PROBLEM STATEMENT: Switch each "pond" in the lines below to "lake" and leave everything else as it is.
--------------------
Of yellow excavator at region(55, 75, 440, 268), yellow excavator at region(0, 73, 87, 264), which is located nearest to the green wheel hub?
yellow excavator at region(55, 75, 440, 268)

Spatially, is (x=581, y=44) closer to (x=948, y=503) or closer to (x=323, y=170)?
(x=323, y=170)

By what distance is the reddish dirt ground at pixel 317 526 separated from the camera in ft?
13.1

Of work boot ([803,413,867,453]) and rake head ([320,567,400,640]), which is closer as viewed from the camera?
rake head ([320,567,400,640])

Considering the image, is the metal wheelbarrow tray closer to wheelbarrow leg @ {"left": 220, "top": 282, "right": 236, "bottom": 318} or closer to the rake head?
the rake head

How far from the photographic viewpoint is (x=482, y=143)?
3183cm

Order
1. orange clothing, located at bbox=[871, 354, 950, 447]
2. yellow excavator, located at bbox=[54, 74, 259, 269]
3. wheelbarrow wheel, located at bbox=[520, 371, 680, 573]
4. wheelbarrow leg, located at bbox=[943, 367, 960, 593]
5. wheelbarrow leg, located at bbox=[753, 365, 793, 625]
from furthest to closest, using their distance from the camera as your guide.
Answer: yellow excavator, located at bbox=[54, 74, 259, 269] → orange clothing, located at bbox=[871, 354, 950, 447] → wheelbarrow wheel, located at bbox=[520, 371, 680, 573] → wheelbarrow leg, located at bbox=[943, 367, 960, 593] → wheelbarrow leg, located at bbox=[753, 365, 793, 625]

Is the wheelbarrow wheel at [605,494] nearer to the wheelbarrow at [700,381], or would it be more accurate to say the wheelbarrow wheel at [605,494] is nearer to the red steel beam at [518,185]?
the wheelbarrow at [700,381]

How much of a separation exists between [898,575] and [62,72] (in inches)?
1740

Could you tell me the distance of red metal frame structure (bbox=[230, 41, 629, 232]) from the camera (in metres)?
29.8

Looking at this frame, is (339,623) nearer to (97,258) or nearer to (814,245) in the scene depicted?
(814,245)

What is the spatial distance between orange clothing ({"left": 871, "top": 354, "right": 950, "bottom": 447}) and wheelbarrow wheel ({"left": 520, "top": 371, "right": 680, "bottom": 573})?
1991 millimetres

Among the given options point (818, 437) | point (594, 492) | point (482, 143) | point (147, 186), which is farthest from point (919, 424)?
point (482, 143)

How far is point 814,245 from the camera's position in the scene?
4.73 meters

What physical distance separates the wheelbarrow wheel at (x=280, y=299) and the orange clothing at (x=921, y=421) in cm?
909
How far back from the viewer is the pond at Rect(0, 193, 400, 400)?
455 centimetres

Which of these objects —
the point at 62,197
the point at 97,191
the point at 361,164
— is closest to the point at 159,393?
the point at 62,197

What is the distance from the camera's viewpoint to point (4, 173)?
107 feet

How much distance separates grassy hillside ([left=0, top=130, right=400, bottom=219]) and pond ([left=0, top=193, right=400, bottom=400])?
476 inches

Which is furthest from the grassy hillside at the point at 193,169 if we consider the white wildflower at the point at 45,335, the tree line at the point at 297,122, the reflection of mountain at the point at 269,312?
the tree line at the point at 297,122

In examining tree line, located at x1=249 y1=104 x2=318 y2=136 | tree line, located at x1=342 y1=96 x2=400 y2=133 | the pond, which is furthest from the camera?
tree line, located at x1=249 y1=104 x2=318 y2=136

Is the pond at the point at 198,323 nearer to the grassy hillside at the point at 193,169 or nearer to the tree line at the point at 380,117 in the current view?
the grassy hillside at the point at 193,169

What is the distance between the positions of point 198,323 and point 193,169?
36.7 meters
--------------------
RESULT:
Of yellow excavator at region(55, 75, 440, 268), yellow excavator at region(0, 73, 87, 264), which is located nearest to the green wheel hub?
yellow excavator at region(55, 75, 440, 268)

Spatially, is (x=581, y=44) closer to (x=948, y=503) or closer to (x=323, y=170)?
(x=323, y=170)

By what distance is the reddish dirt ground at pixel 317 526 separated from the camera in ft?
13.1

Of work boot ([803,413,867,453]) and rake head ([320,567,400,640]), which is closer as viewed from the camera?
rake head ([320,567,400,640])

Considering the image, is the metal wheelbarrow tray closer to wheelbarrow leg @ {"left": 220, "top": 282, "right": 236, "bottom": 318} or closer to the rake head?
the rake head

How far from the photographic viewpoint is (x=482, y=143)?
3183cm

Order
1. orange clothing, located at bbox=[871, 354, 950, 447]
2. yellow excavator, located at bbox=[54, 74, 259, 269]
3. wheelbarrow wheel, located at bbox=[520, 371, 680, 573]
4. wheelbarrow leg, located at bbox=[943, 367, 960, 593]
5. wheelbarrow leg, located at bbox=[753, 365, 793, 625]
from furthest to closest, using their distance from the camera as your guide.
Answer: yellow excavator, located at bbox=[54, 74, 259, 269] → orange clothing, located at bbox=[871, 354, 950, 447] → wheelbarrow wheel, located at bbox=[520, 371, 680, 573] → wheelbarrow leg, located at bbox=[943, 367, 960, 593] → wheelbarrow leg, located at bbox=[753, 365, 793, 625]

Is the wheelbarrow wheel at [605,494] nearer to the wheelbarrow at [700,381], or would it be more accurate to say the wheelbarrow wheel at [605,494] is nearer to the red steel beam at [518,185]?
the wheelbarrow at [700,381]

How much of a separation exists between [898,575] and [62,72] (in inches)?
1740

Could you tell me the distance of red metal frame structure (bbox=[230, 41, 629, 232]) from the camera (in metres)?
29.8

Looking at this frame, is (339,623) nearer to (97,258) or nearer to (814,245) in the scene depicted?
(814,245)

What is the spatial distance between orange clothing ({"left": 871, "top": 354, "right": 950, "bottom": 447}) and wheelbarrow wheel ({"left": 520, "top": 371, "right": 680, "bottom": 573})?
1991 millimetres

Among the given options point (818, 437) | point (594, 492) | point (482, 143) | point (147, 186), which is farthest from point (919, 424)?
point (482, 143)

How far is point 814,245 from the camera's position in the scene?
4.73 meters

What physical distance separates the wheelbarrow wheel at (x=280, y=299) and the orange clothing at (x=921, y=421) in cm?
909
How far back from the viewer is the lake at Rect(0, 193, 400, 400)?
455 centimetres

Which of these objects —
the point at 62,197
the point at 97,191
the point at 361,164
— is closest to the point at 159,393?
the point at 62,197

What is the distance from the camera's viewpoint to point (4, 173)?
107 feet

How much distance separates grassy hillside ([left=0, top=130, right=400, bottom=219]) and lake ([left=0, top=193, right=400, bottom=400])?
476 inches

Which is furthest from the grassy hillside at the point at 193,169 if we consider the white wildflower at the point at 45,335, the tree line at the point at 297,122, the reflection of mountain at the point at 269,312?
the tree line at the point at 297,122

In examining tree line, located at x1=249 y1=104 x2=318 y2=136 | tree line, located at x1=342 y1=96 x2=400 y2=133 | the lake, which is furthest from the camera?
tree line, located at x1=249 y1=104 x2=318 y2=136

Is the lake at the point at 198,323 nearer to the grassy hillside at the point at 193,169 or nearer to the tree line at the point at 380,117 in the current view?
the grassy hillside at the point at 193,169

What is the distance between the positions of point 198,323 and point 193,169?
36.7 meters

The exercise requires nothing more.